Jared Wilson-Aggarwal

Jared Wilson-Aggarwal

Visible (left) and UV (right)

 

BBSRC funded Research Assistant

Centre for Ecology and Conservation, University of Exeter

J.Wilson-Aggarwal at exeter.ac.uk

 

Working on a grant Predator Vision and Avian Egg Camouflage, which investigates the type and function of camouflage in the eggs, chicks, and adults of ground nesting birds in South Africa (mainly plovers) and in Zambia (mainly nightjars).

Current Research

I am a research assistant working alongside Martin Stevens, Claire Spottiswoode and Jolyon Troscianko. My work involves the collection and analysis of data for investigations into avian egg camouflage and predator vision. This research focuses on nightjar and plover species found in Zambia and South Africa. The aim is to address fundamental questions about how camouflage influences survival in natural environments. These include:

 

- How the type and level of camouflage affects survival against predators?

- Whether or not different camouflage strategies evolve against different backgrounds?

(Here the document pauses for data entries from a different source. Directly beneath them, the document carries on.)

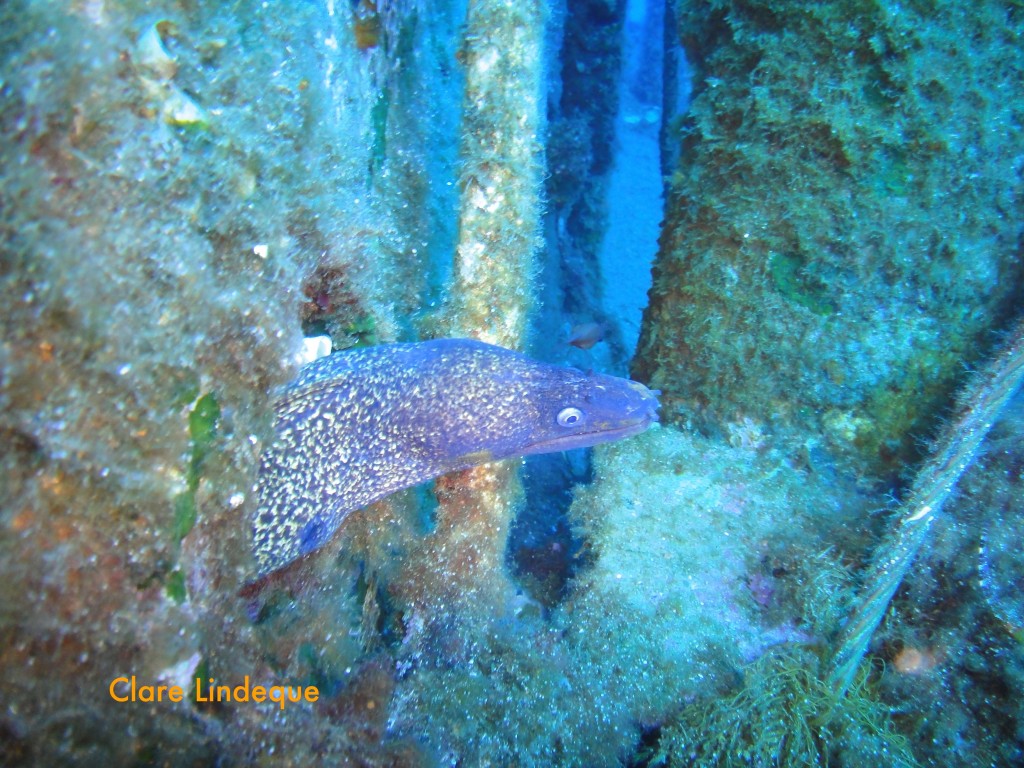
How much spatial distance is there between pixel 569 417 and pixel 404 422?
0.92 m

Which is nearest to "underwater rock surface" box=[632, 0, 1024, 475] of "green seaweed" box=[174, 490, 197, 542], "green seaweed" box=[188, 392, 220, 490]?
"green seaweed" box=[188, 392, 220, 490]

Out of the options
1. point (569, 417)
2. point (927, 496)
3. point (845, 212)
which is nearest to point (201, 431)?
point (569, 417)

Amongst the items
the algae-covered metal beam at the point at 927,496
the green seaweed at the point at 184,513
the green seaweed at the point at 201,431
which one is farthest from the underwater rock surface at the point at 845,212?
the green seaweed at the point at 184,513

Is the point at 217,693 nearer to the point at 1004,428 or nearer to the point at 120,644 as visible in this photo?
the point at 120,644

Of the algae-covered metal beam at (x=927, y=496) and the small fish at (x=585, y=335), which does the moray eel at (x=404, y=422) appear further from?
the small fish at (x=585, y=335)

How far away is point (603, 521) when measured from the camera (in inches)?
146

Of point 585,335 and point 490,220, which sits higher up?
point 490,220

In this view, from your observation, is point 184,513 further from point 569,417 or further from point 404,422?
point 569,417

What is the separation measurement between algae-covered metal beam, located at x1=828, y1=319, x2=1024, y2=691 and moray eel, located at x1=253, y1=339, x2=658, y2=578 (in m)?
1.74

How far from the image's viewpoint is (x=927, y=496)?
3.13 meters

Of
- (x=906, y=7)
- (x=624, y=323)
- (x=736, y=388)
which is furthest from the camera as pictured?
(x=624, y=323)

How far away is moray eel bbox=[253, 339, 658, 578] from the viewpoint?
2543mm

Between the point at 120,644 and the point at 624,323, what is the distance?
7020mm

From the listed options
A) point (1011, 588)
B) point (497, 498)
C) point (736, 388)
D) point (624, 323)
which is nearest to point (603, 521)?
point (497, 498)
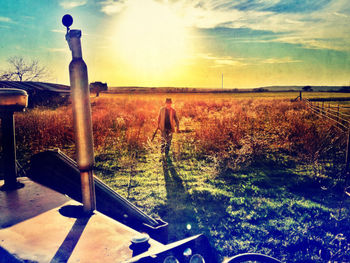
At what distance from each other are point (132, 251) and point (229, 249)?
2.14 m

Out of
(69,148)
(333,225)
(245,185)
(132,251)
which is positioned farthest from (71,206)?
(69,148)

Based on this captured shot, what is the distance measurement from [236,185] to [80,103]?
4.17 m

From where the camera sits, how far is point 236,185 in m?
5.45

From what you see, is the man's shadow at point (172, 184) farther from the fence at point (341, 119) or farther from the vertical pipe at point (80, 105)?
the vertical pipe at point (80, 105)

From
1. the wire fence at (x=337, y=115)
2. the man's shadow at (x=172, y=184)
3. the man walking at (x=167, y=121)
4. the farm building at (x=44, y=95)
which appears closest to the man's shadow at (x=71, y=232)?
the man's shadow at (x=172, y=184)

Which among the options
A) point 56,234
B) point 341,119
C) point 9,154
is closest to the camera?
point 56,234

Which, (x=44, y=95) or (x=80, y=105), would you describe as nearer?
Answer: (x=80, y=105)

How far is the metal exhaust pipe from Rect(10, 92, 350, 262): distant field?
209 cm

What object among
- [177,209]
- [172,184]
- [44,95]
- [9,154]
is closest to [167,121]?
[172,184]

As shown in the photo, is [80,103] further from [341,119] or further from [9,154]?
[341,119]

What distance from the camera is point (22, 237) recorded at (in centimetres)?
158

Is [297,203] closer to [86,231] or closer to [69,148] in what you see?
[86,231]

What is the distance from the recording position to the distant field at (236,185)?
357 centimetres

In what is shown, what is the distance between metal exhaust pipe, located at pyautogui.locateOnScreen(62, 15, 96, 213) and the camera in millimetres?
1863
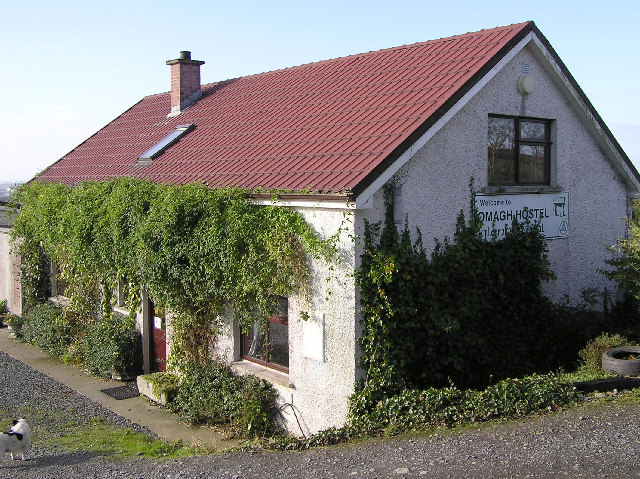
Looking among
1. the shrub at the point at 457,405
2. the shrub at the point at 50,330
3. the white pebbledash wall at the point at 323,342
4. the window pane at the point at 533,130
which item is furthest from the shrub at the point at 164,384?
the window pane at the point at 533,130

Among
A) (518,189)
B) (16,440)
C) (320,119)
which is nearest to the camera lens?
(16,440)

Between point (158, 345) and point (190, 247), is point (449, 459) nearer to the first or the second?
point (190, 247)

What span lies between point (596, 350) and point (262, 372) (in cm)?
533

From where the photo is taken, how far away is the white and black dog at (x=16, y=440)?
8688 mm

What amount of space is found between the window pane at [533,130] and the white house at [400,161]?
0.02 m

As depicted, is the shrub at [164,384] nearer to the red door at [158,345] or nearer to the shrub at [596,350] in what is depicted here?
the red door at [158,345]

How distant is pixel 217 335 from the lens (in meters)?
11.4

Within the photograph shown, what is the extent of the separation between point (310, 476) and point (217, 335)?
4.60 m

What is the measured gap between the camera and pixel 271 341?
10.7m

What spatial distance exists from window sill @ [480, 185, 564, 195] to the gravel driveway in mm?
3715

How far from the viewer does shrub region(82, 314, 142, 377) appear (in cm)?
1347

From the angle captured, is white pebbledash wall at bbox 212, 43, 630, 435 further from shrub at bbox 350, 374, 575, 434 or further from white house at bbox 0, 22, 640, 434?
shrub at bbox 350, 374, 575, 434

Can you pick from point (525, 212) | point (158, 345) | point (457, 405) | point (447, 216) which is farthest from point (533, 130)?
point (158, 345)

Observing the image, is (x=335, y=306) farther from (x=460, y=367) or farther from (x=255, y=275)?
(x=460, y=367)
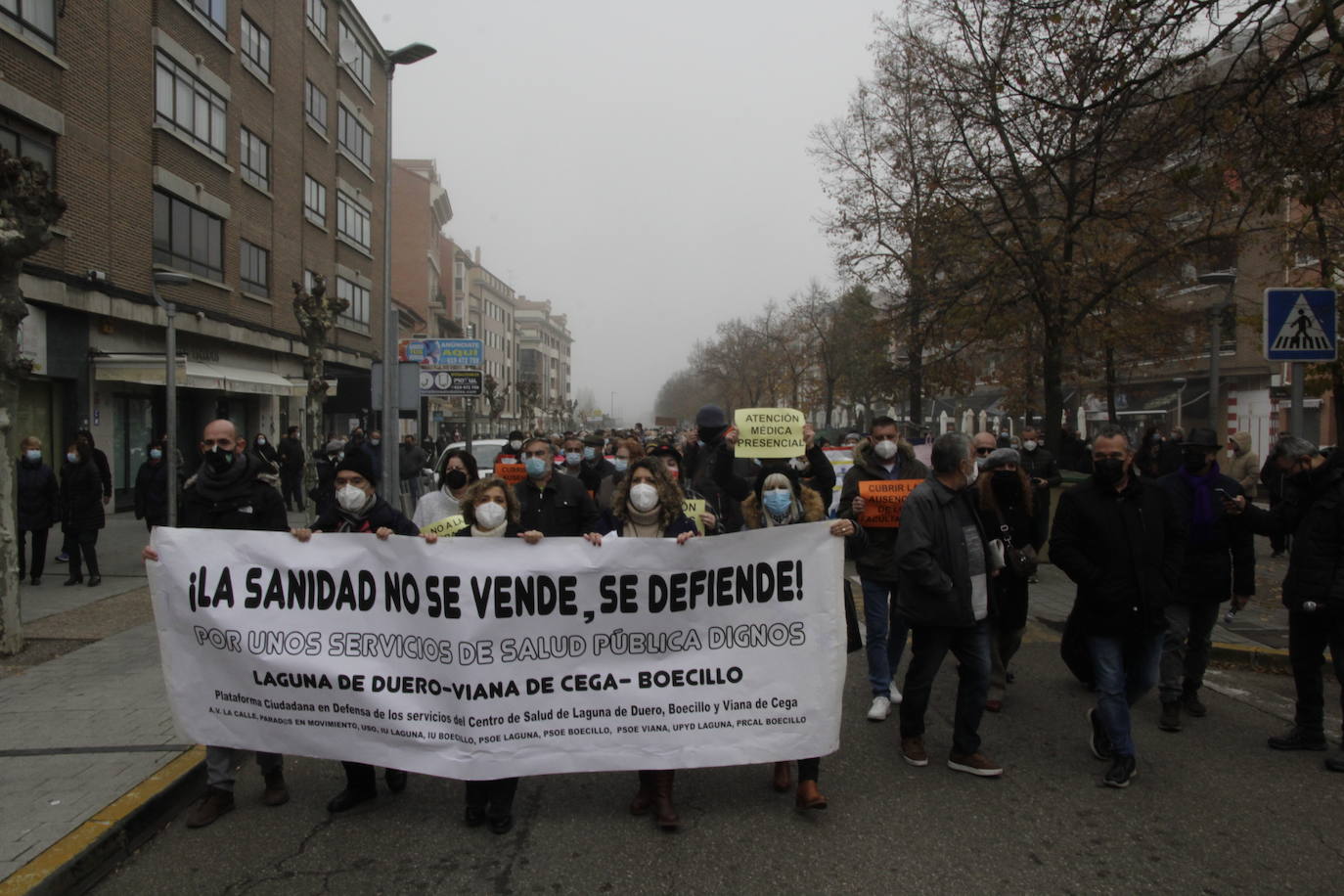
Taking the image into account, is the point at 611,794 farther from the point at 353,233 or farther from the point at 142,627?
the point at 353,233

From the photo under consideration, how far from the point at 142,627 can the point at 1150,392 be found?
1587 inches

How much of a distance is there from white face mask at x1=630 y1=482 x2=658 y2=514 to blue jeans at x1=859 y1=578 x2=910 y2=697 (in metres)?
1.76

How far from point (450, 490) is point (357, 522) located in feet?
5.83

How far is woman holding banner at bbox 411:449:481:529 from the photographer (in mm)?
6668

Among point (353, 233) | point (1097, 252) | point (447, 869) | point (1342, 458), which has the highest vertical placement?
point (353, 233)

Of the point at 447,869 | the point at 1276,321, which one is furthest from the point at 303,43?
the point at 447,869

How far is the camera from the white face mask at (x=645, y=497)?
495cm

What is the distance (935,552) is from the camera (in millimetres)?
5027

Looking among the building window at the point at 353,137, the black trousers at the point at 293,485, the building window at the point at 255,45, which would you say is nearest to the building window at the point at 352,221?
the building window at the point at 353,137

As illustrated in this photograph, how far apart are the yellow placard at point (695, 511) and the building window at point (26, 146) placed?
1505 centimetres

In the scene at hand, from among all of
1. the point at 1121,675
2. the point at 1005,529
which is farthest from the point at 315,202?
the point at 1121,675

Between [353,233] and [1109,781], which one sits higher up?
[353,233]

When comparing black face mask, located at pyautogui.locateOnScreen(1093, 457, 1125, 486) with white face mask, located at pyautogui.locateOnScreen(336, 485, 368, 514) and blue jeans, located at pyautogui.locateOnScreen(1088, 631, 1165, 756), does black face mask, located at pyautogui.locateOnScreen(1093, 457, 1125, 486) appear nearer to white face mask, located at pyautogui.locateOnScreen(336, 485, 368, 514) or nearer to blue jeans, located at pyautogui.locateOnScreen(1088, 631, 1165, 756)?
blue jeans, located at pyautogui.locateOnScreen(1088, 631, 1165, 756)

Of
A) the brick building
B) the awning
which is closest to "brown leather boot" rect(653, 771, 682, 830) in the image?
the awning
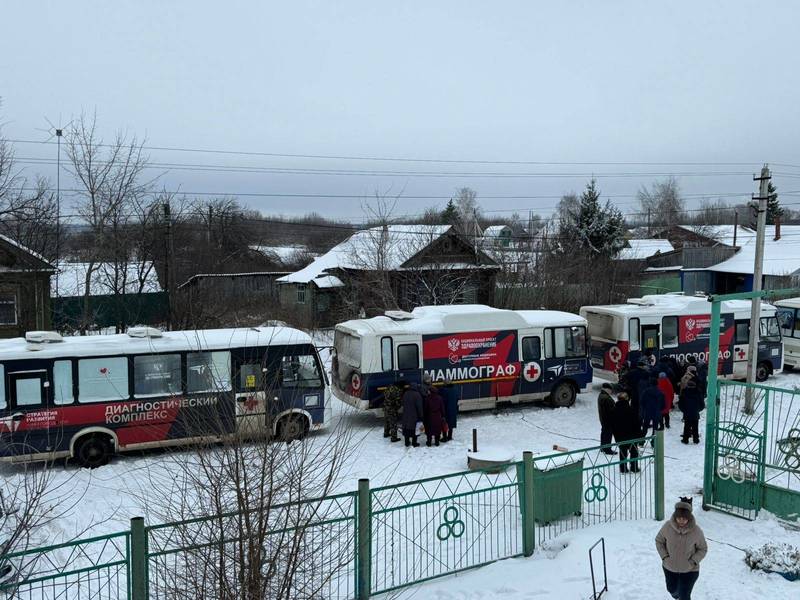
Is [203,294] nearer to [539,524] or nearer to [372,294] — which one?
[372,294]

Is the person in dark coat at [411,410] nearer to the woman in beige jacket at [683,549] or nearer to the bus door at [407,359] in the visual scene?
the bus door at [407,359]

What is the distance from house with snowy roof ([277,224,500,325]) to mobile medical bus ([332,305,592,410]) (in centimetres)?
1285

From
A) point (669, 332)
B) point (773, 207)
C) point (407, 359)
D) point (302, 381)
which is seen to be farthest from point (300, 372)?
point (773, 207)

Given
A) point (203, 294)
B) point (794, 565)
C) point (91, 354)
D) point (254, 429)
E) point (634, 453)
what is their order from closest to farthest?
point (254, 429) < point (794, 565) < point (634, 453) < point (91, 354) < point (203, 294)

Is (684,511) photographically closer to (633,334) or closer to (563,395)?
(563,395)

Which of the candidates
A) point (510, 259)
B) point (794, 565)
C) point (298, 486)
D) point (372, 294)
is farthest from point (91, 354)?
point (510, 259)

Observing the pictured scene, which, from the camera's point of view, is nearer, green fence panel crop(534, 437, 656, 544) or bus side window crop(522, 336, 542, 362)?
green fence panel crop(534, 437, 656, 544)

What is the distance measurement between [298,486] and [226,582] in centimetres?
91

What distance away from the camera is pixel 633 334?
20125 mm

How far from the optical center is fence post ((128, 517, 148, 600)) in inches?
254

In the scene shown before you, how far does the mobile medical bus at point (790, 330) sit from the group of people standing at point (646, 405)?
9.28 meters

- How habitat specialisation influence camouflage, egg variation and laying strategy?

 

These questions will be addressed primarily through the analysis of adult, chick and egg images taken in the field. The images are used to model the relevant predator visual systems, followed by various techniques to analyse the different types of camouflage.

 

In addition to the already mentioned research we are conducting citizen science projects to investigate the evolution of camouflage on different habitats. These involve online games where participants search a scene for eggs or adult nightjars. The games can be found on our project nightjar website.

Prior Research

For my undergraduate research project I investigated theories behind the evolution of deception. Deceptive signalling has seen much theoretical attention, and yet our understanding of its mechanisms in communication systems is limited. This is partly because it is not always practical to study deceptive signals in the wild. I designed a versatile method, using human foragers, to generate data on the key predictions of deceptive signalling.

 

I graduated from Exeter in 2012 with a BSc in Zoology. My interests are broad spanning across the subjects of behavioural ecology, sexual selection and conservation. I also have a particular passion for herpetology and would one day like to integrate this with future research.